** Start PASSAGE TO READ **

# Buying a carry/first pistol.



## LifIsPeachy02 (Nov 23, 2008)

First, let me start off by saying I am new to handguns. I have fired several rifles and shotguns. I fired my dad's Ruger P85 years ago. I don't know a lot of firearms right now, but I am very eager to learn. 

Now, on to business. I am taking the CCW class next month and I want to get a small enough gun to carry, but I want at least a 9mm. A local gun shop has a Taurus PT-111 Millennium Pro (9mm) for $319 I am thinking about purchasing. I have considered several guns, like a Glock G26, but that is just going to be to expensive at this point in time. I am just wondering if this is a good gun to buy. I have heard good and bad things about it. Most of the bad dating back to several years ago. I just want to make sure this is a good buy for the money. I have held several guns, including Glock G26, Walther PPS, S&W M&P9c, and a Springfield XD 9mm. The Taurus felt the best, then I would have to say the Springfield. I am seriously thinking about buying this in the next few days. One last thing, is the .40 cal better than the 9mm?

Thanks in advanced for any info.


----------



## Joeywhat (Apr 17, 2008)

I'd rather save and buy an XD/Glock/M&P...I think I'd also rather have a Sigma then a Taurus.

Don't worry about caliber...pick the largest (read: most powerful) caliber that you can shoot well and most importantly afford.


----------



## BeefyBeefo (Jan 30, 2008)

Personally, I would much rather purchase a used XD9mm (which can be found for about $400). Also, stick with the 9mm. If cost is a concern with the gun, then you want the cheapest ammo...which is 9mm. Good luck with your search and welcome to the forum.

-Jeff-


----------



## tekhead1219 (May 16, 2008)

BeefyBeefo said:


> Personally, I would much rather purchase a used XD9mm (which can be found for about $400). Also, stick with the 9mm. If cost is a concern with the gun, then you want the cheapest ammo...which is 9mm. Good luck with your search and welcome to the forum.

** End PASSAGE TO READ **

__GIVEN INSTRUCTION 1__
Decide whether each statement agrees with the pistol-buying thread. Answer yes or no for each, quoting the deciding words. (a) The original poster felt the Springfield XD fit better in hand than the Taurus. (b) The local gun shop prices the Taurus PT-111 Millennium Pro at $319. (c) BeefyBeefo says a used XD9mm can be found for about $400.
__GIVEN INSTRUCTION 2__
Continue the pistol-buying thread from the end of the post by tekhead1219 that quotes BeefyBeefo.
The records that follow have no connection to the pistol-buying thread.

** Start SUPPLIED DATA **

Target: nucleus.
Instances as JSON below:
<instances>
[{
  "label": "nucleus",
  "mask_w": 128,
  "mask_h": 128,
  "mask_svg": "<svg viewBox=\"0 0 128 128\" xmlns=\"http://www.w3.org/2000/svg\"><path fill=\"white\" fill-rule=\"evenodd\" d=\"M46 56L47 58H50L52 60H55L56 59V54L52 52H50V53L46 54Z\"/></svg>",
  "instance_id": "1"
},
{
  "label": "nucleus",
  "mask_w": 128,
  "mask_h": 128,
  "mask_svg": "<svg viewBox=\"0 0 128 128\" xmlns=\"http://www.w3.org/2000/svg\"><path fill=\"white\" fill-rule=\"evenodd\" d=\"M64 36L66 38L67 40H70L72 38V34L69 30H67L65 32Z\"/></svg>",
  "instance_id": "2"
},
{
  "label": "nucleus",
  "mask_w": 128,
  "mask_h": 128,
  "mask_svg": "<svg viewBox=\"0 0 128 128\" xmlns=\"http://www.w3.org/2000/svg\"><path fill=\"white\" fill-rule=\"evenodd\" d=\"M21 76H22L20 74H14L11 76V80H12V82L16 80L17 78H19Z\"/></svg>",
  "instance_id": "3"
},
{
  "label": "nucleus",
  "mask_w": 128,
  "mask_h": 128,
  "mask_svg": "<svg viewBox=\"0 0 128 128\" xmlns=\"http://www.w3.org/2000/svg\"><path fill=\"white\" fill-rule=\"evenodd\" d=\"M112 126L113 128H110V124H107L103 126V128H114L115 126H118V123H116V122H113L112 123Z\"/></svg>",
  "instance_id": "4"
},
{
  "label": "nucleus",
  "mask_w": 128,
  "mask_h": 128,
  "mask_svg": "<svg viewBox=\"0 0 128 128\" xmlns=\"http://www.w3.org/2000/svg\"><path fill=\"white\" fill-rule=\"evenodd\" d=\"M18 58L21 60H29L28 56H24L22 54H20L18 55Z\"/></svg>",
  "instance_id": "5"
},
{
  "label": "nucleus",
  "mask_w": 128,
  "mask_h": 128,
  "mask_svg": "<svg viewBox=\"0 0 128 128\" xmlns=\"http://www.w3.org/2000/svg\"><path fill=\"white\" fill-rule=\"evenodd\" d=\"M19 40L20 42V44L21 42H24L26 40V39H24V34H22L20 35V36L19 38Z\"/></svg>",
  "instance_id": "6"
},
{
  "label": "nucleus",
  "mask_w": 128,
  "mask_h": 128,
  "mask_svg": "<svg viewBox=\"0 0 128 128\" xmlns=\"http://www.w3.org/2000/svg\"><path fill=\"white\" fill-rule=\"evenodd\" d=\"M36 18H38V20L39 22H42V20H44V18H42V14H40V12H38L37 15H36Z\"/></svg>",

** End SUPPLIED DATA **

__TASK RESPONSE 1__
(a) No: "The Taurus felt the best, then I would have to say the Springfield."
(b) Yes: "A local gun shop has a Taurus PT-111 Millennium Pro (9mm) for $319"
(c) Yes: "which can be found for about $400"

__TASK RESPONSE 2__
> 
> -Jeff-


What he said....:smt023


----------



## hideit (Oct 3, 2007)

a recent article sometime this year did a poll of several gun writers for their ccw and most were either g26 or a jframe
there were 2 votes for .380
i have a g26 and love it
- thus i choose it
if that is too expensive then how about a keltec PF9
i know one on this fourm that carries that all the time


----------



## 4X4SNEAK (Jan 27, 2008)

Life, I hadn't been a Taurus fan until I bought a little model 94 in .22. I liked it and then I bought a .44 Mag and now a 24-7 OSS in .45ACP.

I really enjoy my Taurus products and they have been very reliable and dependable. I also own Browning/Glock/S&W/Sig/Colt/Ruger handguns so I can make a direct comparison.

There isn't a Sigma that I would take seriously!


----------



## benzuncle (Aug 29, 2007)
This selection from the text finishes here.